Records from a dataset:
** START **
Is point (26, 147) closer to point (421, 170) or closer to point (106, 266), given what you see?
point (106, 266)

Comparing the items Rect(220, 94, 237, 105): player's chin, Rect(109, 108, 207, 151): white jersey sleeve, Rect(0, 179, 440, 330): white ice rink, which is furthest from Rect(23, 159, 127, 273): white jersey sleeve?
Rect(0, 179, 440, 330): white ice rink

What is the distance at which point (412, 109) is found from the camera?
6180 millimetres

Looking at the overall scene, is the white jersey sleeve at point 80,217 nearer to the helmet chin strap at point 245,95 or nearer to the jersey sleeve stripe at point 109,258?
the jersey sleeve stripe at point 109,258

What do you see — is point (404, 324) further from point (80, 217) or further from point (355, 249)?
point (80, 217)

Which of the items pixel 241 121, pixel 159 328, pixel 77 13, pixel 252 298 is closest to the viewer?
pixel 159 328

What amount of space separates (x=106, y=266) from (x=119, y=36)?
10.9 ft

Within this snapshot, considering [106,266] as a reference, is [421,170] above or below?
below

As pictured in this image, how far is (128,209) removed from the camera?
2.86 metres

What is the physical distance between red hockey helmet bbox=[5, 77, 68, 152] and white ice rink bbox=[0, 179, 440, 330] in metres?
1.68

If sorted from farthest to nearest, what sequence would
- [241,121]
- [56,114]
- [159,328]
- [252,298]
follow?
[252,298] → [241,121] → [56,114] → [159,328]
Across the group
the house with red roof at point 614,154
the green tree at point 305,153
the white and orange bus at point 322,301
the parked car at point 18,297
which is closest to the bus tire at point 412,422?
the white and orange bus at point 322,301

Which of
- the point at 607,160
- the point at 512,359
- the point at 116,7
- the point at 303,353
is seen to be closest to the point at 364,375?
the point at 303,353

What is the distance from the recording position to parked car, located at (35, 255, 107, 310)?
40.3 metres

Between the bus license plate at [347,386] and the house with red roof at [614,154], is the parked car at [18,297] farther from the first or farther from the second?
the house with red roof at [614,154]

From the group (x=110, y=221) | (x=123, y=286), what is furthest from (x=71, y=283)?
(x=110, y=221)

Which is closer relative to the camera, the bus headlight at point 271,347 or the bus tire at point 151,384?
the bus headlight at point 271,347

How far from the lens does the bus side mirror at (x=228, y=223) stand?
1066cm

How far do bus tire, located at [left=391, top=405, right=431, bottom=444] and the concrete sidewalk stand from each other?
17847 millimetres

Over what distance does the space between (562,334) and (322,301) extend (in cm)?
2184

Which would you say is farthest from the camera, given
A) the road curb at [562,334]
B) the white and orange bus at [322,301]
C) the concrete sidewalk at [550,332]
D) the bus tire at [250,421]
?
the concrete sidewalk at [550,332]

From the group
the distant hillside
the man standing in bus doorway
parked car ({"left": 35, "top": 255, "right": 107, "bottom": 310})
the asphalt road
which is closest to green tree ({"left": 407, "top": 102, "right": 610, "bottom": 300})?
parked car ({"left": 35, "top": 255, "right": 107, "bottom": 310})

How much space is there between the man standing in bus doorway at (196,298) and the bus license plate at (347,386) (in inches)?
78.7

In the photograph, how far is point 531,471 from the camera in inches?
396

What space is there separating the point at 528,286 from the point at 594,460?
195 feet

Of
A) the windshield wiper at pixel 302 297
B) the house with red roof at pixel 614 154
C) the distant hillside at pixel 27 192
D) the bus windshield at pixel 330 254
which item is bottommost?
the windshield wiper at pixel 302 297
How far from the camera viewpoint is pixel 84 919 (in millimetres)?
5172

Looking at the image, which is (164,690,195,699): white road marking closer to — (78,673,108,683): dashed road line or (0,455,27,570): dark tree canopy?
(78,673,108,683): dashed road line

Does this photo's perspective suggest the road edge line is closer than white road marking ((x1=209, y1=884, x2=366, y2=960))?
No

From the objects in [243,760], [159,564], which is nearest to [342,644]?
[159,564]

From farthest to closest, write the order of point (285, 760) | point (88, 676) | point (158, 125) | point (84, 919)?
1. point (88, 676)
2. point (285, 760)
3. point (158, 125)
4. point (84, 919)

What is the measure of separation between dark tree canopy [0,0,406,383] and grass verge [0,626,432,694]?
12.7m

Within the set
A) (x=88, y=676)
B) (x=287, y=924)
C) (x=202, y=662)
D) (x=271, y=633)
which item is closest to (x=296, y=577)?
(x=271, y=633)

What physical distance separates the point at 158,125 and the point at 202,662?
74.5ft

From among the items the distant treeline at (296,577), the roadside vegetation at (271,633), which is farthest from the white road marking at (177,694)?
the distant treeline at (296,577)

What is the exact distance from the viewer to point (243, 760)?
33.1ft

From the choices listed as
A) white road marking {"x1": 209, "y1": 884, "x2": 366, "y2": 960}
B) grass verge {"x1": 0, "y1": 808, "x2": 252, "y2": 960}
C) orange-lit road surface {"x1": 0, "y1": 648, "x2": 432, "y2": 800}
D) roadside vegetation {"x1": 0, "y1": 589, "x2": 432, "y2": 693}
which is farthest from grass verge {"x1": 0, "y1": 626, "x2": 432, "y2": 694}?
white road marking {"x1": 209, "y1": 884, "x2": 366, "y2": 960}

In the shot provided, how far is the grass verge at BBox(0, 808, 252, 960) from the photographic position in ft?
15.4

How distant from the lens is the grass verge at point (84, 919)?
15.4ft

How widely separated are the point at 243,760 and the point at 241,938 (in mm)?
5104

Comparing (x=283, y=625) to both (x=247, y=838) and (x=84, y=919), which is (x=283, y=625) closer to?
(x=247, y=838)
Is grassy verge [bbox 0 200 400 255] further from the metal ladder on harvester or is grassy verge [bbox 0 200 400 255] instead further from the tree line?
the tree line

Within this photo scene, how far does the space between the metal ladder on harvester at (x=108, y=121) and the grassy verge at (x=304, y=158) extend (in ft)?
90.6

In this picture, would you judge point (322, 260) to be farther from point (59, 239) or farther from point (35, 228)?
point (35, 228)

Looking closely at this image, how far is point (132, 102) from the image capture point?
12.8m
** END **
** START **
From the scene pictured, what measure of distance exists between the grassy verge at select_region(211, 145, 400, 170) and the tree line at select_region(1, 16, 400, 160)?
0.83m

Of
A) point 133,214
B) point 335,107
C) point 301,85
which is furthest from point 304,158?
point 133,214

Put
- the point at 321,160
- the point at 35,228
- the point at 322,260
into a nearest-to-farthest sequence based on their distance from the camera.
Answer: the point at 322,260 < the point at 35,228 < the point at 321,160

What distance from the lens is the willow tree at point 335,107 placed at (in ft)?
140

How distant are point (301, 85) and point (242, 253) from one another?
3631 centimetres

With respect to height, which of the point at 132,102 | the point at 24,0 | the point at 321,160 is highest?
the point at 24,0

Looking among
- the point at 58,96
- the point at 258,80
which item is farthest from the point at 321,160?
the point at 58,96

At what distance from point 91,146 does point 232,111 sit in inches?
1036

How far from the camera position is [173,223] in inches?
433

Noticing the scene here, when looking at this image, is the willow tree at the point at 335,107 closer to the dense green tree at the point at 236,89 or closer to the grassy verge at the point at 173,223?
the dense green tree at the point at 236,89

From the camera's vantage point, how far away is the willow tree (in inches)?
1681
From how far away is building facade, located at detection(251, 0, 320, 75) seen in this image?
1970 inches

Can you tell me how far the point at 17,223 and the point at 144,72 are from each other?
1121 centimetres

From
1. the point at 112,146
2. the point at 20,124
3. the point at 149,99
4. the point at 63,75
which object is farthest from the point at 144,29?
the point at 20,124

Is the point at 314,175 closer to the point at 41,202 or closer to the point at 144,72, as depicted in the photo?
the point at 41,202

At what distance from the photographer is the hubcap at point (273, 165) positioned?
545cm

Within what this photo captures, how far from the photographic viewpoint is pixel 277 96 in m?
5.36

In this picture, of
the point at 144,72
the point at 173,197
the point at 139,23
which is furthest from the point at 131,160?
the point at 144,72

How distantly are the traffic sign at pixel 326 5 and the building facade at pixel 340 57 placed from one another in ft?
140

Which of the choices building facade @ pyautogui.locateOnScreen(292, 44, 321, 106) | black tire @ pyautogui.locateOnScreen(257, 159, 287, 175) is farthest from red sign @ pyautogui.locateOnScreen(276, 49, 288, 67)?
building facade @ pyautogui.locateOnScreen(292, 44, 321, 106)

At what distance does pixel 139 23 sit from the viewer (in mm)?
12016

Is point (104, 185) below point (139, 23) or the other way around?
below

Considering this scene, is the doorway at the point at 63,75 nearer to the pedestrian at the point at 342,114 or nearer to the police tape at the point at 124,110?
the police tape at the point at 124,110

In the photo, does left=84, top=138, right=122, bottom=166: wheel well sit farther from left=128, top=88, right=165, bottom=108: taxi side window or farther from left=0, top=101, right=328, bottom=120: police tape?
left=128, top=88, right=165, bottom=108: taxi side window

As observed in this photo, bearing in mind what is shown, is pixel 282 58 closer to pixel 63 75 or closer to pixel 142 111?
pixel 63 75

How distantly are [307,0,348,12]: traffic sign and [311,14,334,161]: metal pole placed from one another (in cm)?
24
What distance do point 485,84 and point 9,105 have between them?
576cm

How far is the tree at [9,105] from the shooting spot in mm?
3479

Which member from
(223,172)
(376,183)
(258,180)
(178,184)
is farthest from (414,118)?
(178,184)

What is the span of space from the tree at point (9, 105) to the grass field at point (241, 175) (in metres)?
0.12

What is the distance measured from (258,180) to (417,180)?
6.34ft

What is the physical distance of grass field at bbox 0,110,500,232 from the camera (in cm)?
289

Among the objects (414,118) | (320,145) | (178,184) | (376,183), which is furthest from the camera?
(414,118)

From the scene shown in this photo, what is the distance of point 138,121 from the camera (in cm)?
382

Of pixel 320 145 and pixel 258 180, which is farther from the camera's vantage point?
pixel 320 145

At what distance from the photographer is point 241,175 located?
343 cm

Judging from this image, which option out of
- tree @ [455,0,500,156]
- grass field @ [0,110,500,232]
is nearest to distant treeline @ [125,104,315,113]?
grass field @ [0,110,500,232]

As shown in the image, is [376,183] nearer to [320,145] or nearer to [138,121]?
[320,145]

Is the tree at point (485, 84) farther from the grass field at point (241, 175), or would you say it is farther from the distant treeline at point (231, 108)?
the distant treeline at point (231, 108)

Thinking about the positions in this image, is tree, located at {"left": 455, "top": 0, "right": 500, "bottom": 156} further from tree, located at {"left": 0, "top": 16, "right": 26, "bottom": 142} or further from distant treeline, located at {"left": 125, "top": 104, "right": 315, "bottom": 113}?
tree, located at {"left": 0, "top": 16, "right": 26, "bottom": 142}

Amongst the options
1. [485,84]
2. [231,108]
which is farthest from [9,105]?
** END **
§ **Work required**:
Copy the lines of the listing above verbatim, starting at the line containing "Is point (26, 147)" and ending at the line containing "[252,298] → [241,121] → [56,114] → [159,328]".

§ **Reply to the task**:
Is point (26, 147) closer to point (421, 170) or closer to point (106, 266), given what you see?
point (106, 266)

Comparing the items Rect(220, 94, 237, 105): player's chin, Rect(109, 108, 207, 151): white jersey sleeve, Rect(0, 179, 440, 330): white ice rink, which is furthest from Rect(23, 159, 127, 273): white jersey sleeve?
Rect(0, 179, 440, 330): white ice rink

What is the distance at which point (412, 109) is found from the camera?
6180 millimetres

Looking at the overall scene, is the white jersey sleeve at point 80,217 nearer to the helmet chin strap at point 245,95 or nearer to the jersey sleeve stripe at point 109,258?
the jersey sleeve stripe at point 109,258

What do you see — is point (404, 324) further from point (80, 217) or further from point (355, 249)?
point (80, 217)

Which of the items pixel 241 121, pixel 159 328, pixel 77 13, pixel 252 298 is closest to the viewer?
pixel 159 328

What amount of space separates (x=106, y=266) from (x=119, y=36)?
10.9 ft

Within this snapshot, considering [106,266] as a reference, is [421,170] above or below?
below

As pictured in this image, how far is (128,209) removed from the camera?
2.86 metres

What is the physical distance between red hockey helmet bbox=[5, 77, 68, 152] and white ice rink bbox=[0, 179, 440, 330] in metres?
1.68

If sorted from farthest to nearest, what sequence would
- [241,121]
- [56,114]
- [159,328]
- [252,298]
follow?
[252,298] → [241,121] → [56,114] → [159,328]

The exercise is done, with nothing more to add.